### Source data

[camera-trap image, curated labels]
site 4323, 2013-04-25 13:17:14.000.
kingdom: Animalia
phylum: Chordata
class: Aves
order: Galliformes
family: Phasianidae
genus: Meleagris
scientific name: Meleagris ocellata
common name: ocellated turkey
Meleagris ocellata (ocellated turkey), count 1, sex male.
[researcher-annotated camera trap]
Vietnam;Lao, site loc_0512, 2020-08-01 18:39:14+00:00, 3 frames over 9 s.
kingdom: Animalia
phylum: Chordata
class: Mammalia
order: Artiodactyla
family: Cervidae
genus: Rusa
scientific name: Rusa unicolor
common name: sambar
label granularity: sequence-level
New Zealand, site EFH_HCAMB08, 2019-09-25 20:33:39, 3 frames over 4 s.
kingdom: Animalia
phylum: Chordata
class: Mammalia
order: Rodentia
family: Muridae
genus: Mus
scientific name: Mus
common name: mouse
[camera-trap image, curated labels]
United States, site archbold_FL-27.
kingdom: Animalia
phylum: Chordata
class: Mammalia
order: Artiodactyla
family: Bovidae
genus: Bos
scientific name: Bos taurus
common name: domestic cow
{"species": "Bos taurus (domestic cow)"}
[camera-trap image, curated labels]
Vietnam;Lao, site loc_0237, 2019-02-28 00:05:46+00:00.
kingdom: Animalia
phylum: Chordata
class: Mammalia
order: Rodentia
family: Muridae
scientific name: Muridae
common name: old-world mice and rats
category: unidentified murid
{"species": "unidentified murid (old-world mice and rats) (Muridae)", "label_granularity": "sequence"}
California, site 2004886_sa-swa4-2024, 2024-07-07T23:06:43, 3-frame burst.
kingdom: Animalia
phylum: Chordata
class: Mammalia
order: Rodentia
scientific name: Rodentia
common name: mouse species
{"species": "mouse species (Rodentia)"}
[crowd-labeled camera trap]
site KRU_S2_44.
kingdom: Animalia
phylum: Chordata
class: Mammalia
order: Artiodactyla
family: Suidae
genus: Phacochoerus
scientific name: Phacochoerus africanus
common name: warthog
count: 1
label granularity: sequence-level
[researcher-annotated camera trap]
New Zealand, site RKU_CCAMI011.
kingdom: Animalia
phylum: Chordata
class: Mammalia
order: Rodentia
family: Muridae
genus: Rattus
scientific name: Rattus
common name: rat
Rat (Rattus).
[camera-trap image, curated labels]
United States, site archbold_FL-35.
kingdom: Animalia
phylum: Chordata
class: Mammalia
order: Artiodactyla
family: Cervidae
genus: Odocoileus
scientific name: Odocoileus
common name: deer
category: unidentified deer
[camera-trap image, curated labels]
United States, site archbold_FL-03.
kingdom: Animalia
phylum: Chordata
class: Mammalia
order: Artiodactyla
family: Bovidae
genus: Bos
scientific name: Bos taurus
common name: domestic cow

######

**Exercise description**
The answer is the lines above between the line holding "scientific name: Rattus" and the line holding "United States, site archbold_FL-03.", inclusive, each written out exactly, and no others.

**Task response**
scientific name: Rattus
common name: rat
Rat (Rattus).
[camera-trap image, curated labels]
United States, site archbold_FL-35.
kingdom: Animalia
phylum: Chordata
class: Mammalia
order: Artiodactyla
family: Cervidae
genus: Odocoileus
scientific name: Odocoileus
common name: deer
category: unidentified deer
[camera-trap image, curated labels]
United States, site archbold_FL-03.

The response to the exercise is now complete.